SET PROBLEM. Starting from the line containing "What amount of", write out every remaining line exactly, the last one included.

Raw records.
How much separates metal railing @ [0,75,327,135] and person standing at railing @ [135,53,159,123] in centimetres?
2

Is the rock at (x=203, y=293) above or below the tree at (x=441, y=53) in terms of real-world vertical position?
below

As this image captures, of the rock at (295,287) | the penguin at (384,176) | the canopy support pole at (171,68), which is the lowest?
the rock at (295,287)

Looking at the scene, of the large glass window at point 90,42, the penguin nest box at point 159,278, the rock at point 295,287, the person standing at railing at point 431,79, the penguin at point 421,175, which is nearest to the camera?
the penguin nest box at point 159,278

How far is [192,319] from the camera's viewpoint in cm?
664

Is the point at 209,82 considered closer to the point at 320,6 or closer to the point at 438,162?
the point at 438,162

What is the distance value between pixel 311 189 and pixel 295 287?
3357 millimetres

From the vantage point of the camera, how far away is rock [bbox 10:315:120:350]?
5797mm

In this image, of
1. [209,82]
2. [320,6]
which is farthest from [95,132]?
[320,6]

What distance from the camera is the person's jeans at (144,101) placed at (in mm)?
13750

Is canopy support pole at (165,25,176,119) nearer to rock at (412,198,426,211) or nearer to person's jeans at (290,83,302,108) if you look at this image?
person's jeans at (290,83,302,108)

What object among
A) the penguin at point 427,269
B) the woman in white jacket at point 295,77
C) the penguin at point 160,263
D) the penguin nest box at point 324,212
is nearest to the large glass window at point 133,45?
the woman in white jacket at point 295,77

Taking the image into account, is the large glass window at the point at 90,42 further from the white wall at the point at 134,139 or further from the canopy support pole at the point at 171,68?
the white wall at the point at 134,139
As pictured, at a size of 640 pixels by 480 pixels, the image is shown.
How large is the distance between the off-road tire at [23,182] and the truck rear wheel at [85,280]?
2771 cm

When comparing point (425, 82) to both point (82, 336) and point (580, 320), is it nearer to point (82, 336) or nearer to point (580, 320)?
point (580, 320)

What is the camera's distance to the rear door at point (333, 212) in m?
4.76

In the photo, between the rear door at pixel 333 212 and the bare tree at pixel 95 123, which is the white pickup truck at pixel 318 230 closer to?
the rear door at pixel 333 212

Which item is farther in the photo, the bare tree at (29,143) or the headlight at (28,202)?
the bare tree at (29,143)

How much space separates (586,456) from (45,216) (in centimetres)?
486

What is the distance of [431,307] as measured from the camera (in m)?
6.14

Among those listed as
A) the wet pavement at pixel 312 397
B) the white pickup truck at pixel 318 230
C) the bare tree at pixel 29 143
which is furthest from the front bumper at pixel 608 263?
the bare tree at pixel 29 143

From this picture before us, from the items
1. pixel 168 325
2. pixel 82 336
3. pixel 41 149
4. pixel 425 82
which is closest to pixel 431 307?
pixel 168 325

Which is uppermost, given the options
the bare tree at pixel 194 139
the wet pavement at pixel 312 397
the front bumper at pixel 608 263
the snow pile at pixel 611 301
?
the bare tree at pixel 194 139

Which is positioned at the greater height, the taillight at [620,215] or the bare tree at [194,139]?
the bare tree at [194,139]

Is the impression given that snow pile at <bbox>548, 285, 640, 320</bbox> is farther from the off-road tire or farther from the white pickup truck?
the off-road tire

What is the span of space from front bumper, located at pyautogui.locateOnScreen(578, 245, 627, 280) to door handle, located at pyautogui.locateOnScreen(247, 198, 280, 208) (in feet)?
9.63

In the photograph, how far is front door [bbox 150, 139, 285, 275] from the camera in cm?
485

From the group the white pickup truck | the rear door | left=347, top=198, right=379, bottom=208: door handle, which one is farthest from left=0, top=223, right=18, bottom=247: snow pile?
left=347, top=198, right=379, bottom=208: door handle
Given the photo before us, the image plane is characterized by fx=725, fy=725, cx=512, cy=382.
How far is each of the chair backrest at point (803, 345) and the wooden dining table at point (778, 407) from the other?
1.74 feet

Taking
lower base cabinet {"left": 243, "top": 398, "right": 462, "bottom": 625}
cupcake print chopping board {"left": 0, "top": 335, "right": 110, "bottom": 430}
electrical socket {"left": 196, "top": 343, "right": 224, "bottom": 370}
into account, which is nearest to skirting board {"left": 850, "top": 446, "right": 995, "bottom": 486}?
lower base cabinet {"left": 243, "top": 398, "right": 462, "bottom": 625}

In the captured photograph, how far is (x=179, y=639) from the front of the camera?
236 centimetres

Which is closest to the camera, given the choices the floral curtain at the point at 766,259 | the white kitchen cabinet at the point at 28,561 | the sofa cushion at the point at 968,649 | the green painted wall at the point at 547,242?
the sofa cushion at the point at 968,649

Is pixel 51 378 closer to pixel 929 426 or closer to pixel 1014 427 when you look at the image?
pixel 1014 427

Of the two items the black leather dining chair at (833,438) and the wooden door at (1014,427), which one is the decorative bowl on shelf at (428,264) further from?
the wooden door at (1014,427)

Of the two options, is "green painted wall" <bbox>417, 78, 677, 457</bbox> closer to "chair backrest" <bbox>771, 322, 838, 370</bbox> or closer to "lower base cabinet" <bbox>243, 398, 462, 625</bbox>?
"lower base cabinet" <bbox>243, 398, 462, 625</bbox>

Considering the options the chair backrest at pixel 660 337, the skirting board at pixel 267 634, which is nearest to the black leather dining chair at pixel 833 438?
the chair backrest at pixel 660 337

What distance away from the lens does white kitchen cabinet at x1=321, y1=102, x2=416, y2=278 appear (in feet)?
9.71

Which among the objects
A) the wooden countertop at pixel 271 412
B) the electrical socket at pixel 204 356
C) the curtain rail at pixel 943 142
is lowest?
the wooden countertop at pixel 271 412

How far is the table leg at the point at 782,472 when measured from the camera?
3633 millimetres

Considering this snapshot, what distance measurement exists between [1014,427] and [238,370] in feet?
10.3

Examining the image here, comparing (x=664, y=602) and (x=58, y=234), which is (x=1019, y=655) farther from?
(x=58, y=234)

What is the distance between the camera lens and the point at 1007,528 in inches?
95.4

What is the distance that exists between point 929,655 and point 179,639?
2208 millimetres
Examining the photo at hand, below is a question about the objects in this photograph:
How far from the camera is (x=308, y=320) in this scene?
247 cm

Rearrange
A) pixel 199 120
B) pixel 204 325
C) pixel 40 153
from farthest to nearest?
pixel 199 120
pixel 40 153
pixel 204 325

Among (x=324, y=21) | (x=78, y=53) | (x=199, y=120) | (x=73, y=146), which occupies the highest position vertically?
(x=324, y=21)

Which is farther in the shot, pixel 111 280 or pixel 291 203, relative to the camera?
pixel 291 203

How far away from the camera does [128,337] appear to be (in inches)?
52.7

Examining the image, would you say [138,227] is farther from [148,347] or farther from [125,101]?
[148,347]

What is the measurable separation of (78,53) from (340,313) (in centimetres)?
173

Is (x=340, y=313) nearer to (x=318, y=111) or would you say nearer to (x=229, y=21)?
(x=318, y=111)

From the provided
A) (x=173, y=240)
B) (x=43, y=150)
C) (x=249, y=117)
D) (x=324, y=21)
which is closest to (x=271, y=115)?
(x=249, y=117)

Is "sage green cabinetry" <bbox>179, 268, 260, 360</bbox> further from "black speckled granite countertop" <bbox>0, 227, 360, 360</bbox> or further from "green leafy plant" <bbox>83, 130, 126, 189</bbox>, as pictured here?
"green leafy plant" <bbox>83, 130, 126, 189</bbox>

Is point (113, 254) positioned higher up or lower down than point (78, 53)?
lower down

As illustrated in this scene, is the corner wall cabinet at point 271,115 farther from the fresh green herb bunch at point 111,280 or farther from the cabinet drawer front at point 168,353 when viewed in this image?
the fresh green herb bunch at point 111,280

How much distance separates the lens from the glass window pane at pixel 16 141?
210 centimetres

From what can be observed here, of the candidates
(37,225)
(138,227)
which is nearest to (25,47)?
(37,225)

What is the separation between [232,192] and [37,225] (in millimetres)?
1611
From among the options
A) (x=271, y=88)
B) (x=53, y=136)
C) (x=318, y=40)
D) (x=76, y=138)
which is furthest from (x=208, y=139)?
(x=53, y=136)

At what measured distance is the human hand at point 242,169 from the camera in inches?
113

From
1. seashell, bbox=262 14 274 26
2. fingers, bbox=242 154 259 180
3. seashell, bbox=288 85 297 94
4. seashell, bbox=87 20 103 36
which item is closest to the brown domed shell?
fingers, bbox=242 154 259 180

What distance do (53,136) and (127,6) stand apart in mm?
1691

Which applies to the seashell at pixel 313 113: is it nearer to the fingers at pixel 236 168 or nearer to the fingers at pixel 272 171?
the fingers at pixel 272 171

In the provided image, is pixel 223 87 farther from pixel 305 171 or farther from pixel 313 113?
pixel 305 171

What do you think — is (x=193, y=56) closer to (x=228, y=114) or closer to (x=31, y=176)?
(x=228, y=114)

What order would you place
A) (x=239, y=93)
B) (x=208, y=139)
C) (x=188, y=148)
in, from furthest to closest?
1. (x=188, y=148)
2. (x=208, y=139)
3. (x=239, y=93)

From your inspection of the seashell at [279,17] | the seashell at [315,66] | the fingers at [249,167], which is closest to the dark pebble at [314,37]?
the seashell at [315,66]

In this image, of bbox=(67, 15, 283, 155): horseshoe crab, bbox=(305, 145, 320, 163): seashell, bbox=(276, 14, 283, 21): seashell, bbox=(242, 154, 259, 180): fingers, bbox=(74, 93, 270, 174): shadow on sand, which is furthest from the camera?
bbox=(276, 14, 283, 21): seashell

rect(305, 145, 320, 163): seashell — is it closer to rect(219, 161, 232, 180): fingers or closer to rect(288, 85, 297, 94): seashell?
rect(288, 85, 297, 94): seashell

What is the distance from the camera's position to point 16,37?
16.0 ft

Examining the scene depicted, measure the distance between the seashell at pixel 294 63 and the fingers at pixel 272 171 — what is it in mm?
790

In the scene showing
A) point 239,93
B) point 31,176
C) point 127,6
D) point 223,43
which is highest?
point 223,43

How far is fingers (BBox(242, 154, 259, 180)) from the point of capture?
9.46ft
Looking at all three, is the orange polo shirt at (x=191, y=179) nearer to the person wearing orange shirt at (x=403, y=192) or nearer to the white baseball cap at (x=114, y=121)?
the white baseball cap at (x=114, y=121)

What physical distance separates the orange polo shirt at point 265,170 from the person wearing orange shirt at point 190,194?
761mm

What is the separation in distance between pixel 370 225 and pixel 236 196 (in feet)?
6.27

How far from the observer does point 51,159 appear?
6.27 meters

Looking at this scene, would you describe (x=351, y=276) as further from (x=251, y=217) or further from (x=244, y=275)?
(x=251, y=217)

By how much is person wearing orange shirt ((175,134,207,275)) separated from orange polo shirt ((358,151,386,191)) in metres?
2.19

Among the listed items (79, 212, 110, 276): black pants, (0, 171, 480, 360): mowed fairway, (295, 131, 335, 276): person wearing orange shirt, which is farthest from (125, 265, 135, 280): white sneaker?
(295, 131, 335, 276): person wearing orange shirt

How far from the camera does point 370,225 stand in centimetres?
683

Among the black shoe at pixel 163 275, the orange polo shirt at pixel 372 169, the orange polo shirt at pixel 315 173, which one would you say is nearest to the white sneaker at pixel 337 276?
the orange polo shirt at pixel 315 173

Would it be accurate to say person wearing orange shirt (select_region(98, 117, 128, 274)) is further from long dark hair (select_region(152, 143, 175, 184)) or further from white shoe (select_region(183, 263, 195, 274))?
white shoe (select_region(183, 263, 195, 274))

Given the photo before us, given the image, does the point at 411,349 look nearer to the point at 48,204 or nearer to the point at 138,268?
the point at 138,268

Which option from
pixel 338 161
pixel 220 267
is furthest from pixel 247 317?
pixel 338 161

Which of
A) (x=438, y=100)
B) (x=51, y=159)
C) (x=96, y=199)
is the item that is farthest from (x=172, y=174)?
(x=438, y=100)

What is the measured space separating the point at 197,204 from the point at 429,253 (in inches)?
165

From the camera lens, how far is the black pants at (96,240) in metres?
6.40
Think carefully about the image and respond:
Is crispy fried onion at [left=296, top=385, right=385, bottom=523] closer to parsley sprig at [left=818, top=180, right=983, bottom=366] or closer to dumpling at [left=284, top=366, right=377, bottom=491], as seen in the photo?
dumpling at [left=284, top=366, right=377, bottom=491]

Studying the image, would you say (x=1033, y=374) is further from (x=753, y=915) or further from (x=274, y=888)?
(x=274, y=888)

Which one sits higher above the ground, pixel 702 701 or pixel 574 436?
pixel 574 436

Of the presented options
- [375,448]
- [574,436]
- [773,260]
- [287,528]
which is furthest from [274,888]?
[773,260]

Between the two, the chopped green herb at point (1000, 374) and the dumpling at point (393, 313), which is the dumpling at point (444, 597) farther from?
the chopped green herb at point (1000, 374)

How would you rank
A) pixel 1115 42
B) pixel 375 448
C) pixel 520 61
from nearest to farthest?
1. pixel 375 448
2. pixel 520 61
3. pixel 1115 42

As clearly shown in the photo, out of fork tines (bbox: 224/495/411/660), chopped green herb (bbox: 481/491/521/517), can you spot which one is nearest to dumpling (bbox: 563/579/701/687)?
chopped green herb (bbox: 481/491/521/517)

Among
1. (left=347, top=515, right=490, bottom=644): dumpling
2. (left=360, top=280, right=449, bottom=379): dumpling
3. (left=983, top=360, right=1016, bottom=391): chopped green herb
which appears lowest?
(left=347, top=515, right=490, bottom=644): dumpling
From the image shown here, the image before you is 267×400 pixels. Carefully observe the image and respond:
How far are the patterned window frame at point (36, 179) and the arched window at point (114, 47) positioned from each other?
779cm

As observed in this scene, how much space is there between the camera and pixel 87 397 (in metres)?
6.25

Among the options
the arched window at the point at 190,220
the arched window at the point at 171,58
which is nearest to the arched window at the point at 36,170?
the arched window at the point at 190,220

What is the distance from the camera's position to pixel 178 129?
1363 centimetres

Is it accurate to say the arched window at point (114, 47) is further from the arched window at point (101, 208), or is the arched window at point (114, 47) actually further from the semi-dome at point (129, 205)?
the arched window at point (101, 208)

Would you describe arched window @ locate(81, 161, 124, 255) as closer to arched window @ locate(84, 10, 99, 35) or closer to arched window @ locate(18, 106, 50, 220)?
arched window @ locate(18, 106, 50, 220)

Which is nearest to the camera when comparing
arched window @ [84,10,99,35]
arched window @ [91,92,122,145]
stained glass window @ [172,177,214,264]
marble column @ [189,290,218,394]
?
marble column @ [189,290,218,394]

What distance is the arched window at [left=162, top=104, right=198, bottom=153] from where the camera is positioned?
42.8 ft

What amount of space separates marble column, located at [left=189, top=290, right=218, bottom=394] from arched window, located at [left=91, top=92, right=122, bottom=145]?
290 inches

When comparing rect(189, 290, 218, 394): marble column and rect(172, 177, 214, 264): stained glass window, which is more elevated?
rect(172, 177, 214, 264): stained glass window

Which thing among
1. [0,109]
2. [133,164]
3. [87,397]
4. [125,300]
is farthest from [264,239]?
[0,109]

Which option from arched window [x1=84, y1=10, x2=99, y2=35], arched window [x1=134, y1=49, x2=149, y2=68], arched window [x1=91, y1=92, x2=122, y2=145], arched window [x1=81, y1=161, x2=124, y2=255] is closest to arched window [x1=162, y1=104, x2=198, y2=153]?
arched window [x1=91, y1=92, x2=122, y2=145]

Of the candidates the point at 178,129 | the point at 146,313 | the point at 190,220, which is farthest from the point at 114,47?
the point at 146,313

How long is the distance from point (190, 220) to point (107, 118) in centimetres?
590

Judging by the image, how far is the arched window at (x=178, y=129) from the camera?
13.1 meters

WRITTEN ANSWER.
What amount of space separates marble column, located at [left=189, top=290, right=218, bottom=394] from arched window, located at [left=91, top=92, right=122, bottom=145]?
290 inches

When comparing rect(189, 290, 218, 394): marble column and rect(172, 177, 214, 264): stained glass window, which is more elevated?
rect(172, 177, 214, 264): stained glass window

Which thing among
1. [0,109]
2. [133,164]
3. [87,397]
4. [125,300]
is farthest from [264,239]?
[0,109]

Which option from arched window [x1=84, y1=10, x2=99, y2=35], arched window [x1=134, y1=49, x2=149, y2=68], arched window [x1=91, y1=92, x2=122, y2=145], arched window [x1=81, y1=161, x2=124, y2=255] is closest to arched window [x1=162, y1=104, x2=198, y2=153]?
arched window [x1=91, y1=92, x2=122, y2=145]

Of the candidates the point at 178,129 | the point at 146,313 | the point at 190,220, which is farthest from the point at 114,47?
the point at 146,313

How long is the distance from point (190, 220) to point (107, 118) in centimetres?
590

Judging by the image, how far is the arched window at (x=178, y=129) from the camera?
13.1 meters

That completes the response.